That is why the elderly sincerely believe Zapata was present last Wednesday, 10 April, when Morelos peasants were ambushed by police on a country road near the little town of Tepoztlan. The outcome was gory: one peasant killed and 18 wounded. But the incident resulted in a peasant victory over big business of which the great moustachioed revolutionary would have been proud.

The peasants were residents of Tepoztlan, a small town 35 miles south of Mexico City and a stone's throw from Zapata's birthplace. Some were his direct descendants, others were sons of the men who fought alongside him during the 1910-17 revolution.
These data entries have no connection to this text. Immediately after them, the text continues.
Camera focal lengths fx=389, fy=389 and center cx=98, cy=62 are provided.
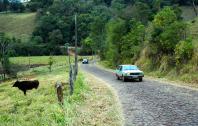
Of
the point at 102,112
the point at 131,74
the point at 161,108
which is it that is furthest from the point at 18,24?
the point at 102,112

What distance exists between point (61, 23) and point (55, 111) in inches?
5732

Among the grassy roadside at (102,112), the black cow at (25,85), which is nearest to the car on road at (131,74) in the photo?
the black cow at (25,85)

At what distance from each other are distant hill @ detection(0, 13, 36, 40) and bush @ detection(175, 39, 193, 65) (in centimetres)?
12624

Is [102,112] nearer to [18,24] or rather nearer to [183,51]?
[183,51]

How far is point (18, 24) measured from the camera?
581 ft

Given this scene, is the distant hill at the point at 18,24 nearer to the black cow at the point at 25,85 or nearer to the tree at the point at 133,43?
the tree at the point at 133,43

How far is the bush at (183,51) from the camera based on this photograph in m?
36.2

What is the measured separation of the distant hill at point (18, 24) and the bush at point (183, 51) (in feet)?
414

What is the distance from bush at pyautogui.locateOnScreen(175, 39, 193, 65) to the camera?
119 ft

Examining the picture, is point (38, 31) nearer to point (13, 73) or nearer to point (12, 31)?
point (12, 31)

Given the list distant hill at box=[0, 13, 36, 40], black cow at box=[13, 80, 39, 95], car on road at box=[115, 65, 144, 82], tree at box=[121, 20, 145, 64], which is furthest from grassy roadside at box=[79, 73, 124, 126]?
distant hill at box=[0, 13, 36, 40]

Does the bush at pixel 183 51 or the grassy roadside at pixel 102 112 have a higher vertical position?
the bush at pixel 183 51

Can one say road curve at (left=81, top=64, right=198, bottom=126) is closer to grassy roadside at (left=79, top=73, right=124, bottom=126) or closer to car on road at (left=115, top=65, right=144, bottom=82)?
grassy roadside at (left=79, top=73, right=124, bottom=126)

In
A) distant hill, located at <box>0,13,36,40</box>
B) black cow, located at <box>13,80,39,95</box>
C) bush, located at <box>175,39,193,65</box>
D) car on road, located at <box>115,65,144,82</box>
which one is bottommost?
black cow, located at <box>13,80,39,95</box>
They had been heading in a convoy of buses to the town of Cuernavaca, where Mexican President Ernesto Zedillo was giving a speech to mark the 77th anniversary of Zapata's death, traditionally a big day on the Mexican calendar. But the peasants had not gone to listen.

They had gone to protest against plans to build a golf course and tourism complex around Tepoztlan, one of Mexico's most picturesque Indian villages, which they said would ruin the landscape, endanger wildlife, use up scarce water supplies and desecrate pre-Columbian burial sites.

They had occupied the town of 13,000 since last September, erecting barbed wire barricades and taking over the town hall, after the developers began bulldozing the golf course to be designed by Jack Nicklaus's Golden Bear Course Management company. Local media billed the stand-off as the Golf War.

To prevent the protesters reaching the president, policemen were dispatched to block their path at the town of Tlaltizapan. After news of a clash emerged, not for the first time in Mexico, the police insisted they had been unarmed and that the gunfire must have come from the peasants. An amateur video confirmed, however, that the police were armed and opened fire - demonstrating that Mr Zedillo still has some way to go in his pledge to improve his nation's human rights record. Six policemen have been charged with murder, 54 others with abuse of authority.

A 62-year-old Tepoztlan resident called Marcos Olmedo was killed in the gunfire but his fellow-protesters now bill him as a martyr who did not die in vain. At the weekend, saying the violence had undermined investors' confidence, the developers ceded to the locals and called off the golf project. "The conditions no longer exist that would guarantee our investment," said a spokesman for the Grupo KS investment company. "But the land is legally ours and we will not give it up, although we don't know what we will finally do with it."

That suggested the conflict may not be finally over. But after their victory, the peasants appear to have the bit between their teeth.

Demanding justice for the victims of the shooting, they have vowed "to fight on" until the state government of Morelos resigns. The Golf War may yet become the Golf Revolution.